Me enamoré de un hombre cuyos ojos solo miraban a otra mujer, la sombra de un amor que ya no pertenecía a este mundo. Tal vez por ello, por aquella mirada embrujada por el dolor y el vacío de la pérdida, aquel amor incondicional que desafiaba a la misma muerte, fue por lo que quedé cautivada. Más que del hombre, de la pasión que profesaba, de la profunda herida de su alma, del deseo secreto de ser amada con tal intensidad y devoción.
Recuerdo su figura solitaria paseando junto al río cada noche. Recuerdo su espalda recortándose contra el horizonte. Parecía tan abatida y triste cuando los últimos rayos del sol se ponían sobre ella... que mis brazos inconscientemente salían a buscarle.
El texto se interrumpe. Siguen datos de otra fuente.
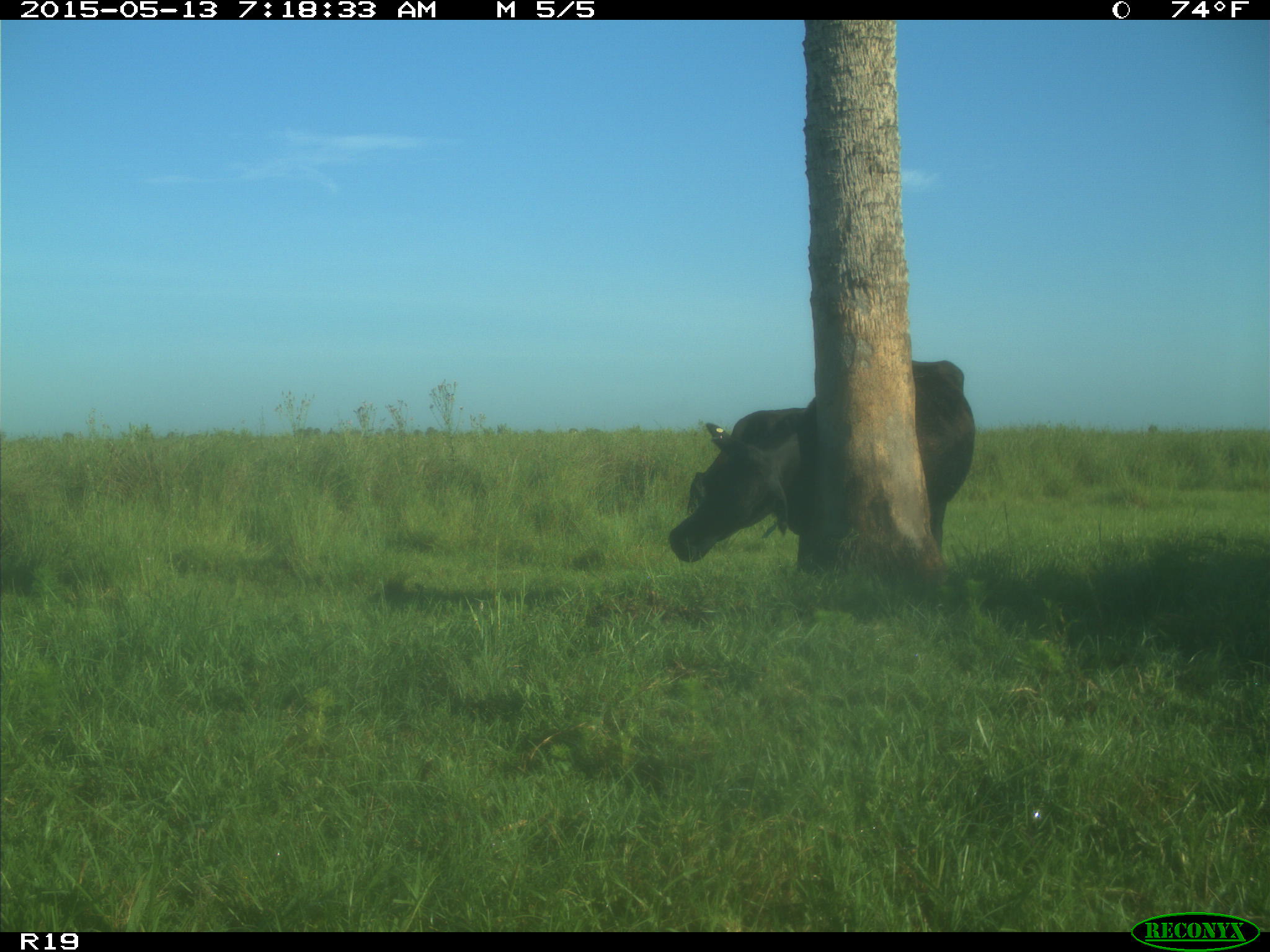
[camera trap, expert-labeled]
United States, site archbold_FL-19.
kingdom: Animalia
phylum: Chordata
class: Mammalia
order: Artiodactyla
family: Bovidae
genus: Bos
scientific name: Bos taurus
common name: domestic cow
Y a pesar de que nunca me miraba le daba consuelo con mi cuerpo, a pesar de que sus ojos buscaban en mí a una mujer muerta, a pesar de que sus labios nunca pronunciaban mi nombre... porque en secreto anhelaba ser amada como tan solo él sabía amar, soñaba con un amor perenne.
Sabía que antes o después me rompería, víctima de mi propia codicia, pero no podía dejar de seguirlo con la mirada y cuando cerraba los ojos aún lo veía, como si su solitaria silueta se hubiera grabado a fuego en mi retina. Y poco a poco lo iba conociendo, el ritmo de sus pasos y la ternura de sus caricias, cada pequeño detalle de cada una de sus manías y cuanto más lo conocía más lo amaba y cuanto más lo amaba más deseaba que aquella mirada vacía, pérdida en un infinito que yo nunca podría alcanzar, se volviera a mirarme, aunque fuera por solo un instante, que solo fuera mía. Y cuanto más anhelaba más moría.
Mirando atrás supongo que realmente lo quería, a aquel hombre que me daba la espalda cada atardecer en busca de una mujer que nunca volvería.